NVIDIA Kepler speculation thread

Why wouldn't speculation suit other highly parallel machines?
The degree of speculation matters. Excessive speculative fetches means more registers to store the their results. Not something a non-synthetic code would be willing to do too much of.


If other tools are lagging in the absolute performance they produce then...
If the same tool produces lower performance on a newer hw by the same vendor then...

Kepler is the basis of several years' worth of tools development, I'm sure it'll get better.


This isn't your grandma's auto-vectorisation.


That's what he's selling, declarative abstractions that are meaningful to their tools instead of asking programmers to peer into manuals and trying to make sense of directed tests.

I don't know what language they will end up with. He's pretty clear that things have to change.
I think you are buying too much into Dally's vision, too soon. The kind of tool level wizardry you are speaking of (or seem to think that Kepler relies upon) simply isn't possible in C. The existing codes are in C (pretty much). The C compilers won't be able to do anything fundamentally different, or more than what they do today.
 
EVGAs are highly wanted. Other brands are easier to get - well at least in Germany. If you say you want a 680, I can get you one right now.
 
EVGAs are highly wanted. Other brands are easier to get - well at least in Germany. If you say you want a 680, I can get you one right now.

Oh it's not hard to find one for $100 above MSRP, which is probably still cheaper than getting it from germany.
 
499 Euro is like $650 US. I'd rather pay $499 US. But maybe that's just me. Last I checked there was some on Ebay for ~$599 US which would still be $50 cheaper than getting it from europe it seems. There's no doubt Europe has better availability as they did so with the 7970 as well, and it's probably because the price winds up being much higher.
 
499€ with tax in Germany means 419€ without tax, which is almost exactly 549$ at the current exchange rate.

Fat lot of good that would do, here you can usually get away with paying no tax from newegg, EG, $499=$499.

Generally you only have to pay tax if you live in one of the few states where the online retailer has a physical distribution center.
 
My understanding of Kepler is that it relies on the compiler for scheduling to the extent that GCN does. The compiler can figure out when to deschedule (or stall for sync). I don't think the compiler has any role in deciding which thread to switch to.
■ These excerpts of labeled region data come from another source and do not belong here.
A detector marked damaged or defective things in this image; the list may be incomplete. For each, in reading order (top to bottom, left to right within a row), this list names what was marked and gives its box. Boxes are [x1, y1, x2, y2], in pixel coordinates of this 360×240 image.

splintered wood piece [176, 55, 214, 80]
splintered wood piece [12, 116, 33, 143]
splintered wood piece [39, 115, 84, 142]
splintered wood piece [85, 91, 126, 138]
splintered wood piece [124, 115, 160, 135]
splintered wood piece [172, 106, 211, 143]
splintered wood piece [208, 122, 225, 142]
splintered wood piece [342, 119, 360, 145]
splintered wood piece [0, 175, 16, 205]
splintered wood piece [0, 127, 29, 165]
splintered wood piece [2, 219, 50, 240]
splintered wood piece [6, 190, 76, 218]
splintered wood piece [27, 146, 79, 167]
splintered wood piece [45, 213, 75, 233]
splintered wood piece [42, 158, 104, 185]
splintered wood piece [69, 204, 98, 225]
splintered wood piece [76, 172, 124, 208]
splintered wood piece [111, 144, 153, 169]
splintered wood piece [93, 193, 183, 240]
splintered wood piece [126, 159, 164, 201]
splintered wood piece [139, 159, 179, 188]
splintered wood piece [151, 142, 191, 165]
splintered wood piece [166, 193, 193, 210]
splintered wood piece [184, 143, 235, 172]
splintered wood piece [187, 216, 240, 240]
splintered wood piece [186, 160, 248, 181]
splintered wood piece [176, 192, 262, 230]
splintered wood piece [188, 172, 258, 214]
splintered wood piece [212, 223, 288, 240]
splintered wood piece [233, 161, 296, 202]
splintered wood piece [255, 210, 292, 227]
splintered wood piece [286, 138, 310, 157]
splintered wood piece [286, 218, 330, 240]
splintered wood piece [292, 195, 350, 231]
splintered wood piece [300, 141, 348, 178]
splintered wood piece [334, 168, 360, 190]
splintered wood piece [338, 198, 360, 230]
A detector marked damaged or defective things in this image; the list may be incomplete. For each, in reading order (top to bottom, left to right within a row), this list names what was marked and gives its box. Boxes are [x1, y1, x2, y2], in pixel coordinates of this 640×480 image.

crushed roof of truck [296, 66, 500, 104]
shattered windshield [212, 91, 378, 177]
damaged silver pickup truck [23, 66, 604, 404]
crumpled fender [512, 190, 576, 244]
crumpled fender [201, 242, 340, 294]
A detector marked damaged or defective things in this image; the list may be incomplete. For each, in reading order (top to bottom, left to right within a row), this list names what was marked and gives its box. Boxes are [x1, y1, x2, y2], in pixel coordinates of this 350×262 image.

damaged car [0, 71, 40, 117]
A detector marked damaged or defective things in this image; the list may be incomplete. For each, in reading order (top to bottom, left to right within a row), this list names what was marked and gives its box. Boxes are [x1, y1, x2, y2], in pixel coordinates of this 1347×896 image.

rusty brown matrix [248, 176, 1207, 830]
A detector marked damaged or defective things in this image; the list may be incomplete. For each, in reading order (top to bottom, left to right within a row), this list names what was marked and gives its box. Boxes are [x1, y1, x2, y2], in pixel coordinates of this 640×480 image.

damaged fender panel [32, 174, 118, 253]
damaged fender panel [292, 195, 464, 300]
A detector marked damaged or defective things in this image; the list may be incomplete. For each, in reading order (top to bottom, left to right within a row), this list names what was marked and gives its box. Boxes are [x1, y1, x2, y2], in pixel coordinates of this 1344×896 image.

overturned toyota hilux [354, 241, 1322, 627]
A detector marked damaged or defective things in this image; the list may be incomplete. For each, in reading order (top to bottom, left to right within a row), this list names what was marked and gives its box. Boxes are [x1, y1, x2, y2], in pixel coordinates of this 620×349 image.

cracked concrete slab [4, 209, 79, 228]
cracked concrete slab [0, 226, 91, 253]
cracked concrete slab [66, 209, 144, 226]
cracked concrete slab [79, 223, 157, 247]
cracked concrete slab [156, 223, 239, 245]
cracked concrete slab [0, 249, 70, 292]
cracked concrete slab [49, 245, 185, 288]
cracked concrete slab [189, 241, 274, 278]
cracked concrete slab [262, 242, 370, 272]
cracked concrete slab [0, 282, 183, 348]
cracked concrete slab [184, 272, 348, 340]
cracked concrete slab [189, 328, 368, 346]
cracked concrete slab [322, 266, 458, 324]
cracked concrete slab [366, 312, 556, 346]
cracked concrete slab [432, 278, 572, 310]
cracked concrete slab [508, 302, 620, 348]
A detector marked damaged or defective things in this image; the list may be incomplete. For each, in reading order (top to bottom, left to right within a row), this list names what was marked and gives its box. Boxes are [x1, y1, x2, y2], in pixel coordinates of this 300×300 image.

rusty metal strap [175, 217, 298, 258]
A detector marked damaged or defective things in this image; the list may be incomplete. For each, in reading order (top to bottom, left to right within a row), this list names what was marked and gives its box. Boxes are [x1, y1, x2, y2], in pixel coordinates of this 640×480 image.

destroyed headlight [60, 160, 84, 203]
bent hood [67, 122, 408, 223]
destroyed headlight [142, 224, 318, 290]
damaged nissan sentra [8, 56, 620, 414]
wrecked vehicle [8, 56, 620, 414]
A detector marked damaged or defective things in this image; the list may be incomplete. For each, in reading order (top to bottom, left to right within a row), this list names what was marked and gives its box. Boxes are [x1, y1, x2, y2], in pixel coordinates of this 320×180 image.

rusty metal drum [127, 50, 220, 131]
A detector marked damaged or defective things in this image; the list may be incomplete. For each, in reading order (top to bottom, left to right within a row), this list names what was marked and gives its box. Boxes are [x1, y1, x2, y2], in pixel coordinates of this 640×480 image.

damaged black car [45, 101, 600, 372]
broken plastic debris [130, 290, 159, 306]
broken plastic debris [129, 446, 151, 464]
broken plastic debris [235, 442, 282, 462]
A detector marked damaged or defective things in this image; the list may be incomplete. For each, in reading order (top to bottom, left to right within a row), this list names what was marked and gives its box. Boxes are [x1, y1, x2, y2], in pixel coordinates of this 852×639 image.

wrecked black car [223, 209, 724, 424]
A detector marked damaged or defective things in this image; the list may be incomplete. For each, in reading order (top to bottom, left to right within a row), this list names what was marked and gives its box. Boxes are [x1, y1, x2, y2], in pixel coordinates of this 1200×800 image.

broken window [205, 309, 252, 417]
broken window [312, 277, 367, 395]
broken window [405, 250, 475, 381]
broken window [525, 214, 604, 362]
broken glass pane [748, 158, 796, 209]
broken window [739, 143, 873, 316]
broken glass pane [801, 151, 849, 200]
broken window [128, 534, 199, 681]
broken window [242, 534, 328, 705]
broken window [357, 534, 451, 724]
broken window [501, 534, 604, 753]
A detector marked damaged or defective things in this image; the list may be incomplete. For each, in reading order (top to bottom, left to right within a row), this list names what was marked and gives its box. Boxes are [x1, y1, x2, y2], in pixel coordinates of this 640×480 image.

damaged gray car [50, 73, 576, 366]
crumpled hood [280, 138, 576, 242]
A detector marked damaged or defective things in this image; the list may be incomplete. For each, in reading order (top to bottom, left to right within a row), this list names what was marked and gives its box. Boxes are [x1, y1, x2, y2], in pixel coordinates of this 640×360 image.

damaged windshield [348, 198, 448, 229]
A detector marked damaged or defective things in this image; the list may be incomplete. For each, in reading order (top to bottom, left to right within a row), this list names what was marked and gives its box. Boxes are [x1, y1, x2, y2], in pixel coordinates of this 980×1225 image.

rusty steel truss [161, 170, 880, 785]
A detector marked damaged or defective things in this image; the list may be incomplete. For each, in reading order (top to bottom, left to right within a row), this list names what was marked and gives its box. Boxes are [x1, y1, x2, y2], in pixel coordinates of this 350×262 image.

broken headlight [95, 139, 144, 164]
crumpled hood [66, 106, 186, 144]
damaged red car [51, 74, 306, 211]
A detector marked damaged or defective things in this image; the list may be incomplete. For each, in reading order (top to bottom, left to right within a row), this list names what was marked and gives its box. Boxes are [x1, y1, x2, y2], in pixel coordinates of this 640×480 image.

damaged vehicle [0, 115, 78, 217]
Which is why I don't think tools have much to do with kepler, as yet.

For ALU operations, Kepler is more dependent on the compiler than GCN. GCN arranges its SIMD issue so that the next instruction cannot be issued until the current one has completed.
The general restriction is that each wave is sequential issue, so the architecture avoids the complexity and probably some performance benefits as a result.

The exception would be the memory wait commands, which can allow memory accesses to be fired off without waiting for the previous to complete.
I wonder if that could be extended to other instruction types in the future.
 
It looks like the rumored GTX 670 Ti is likely to actually be the 670.

Desktop GK107?:

NVIDIA_DEV.0F00 = "NVIDIA GeForce GT 630"
NVIDIA_DEV.0F01 = "NVIDIA GeForce GT 620"
NVIDIA_DEV.0FC1 = "NVIDIA GeForce GT 640 "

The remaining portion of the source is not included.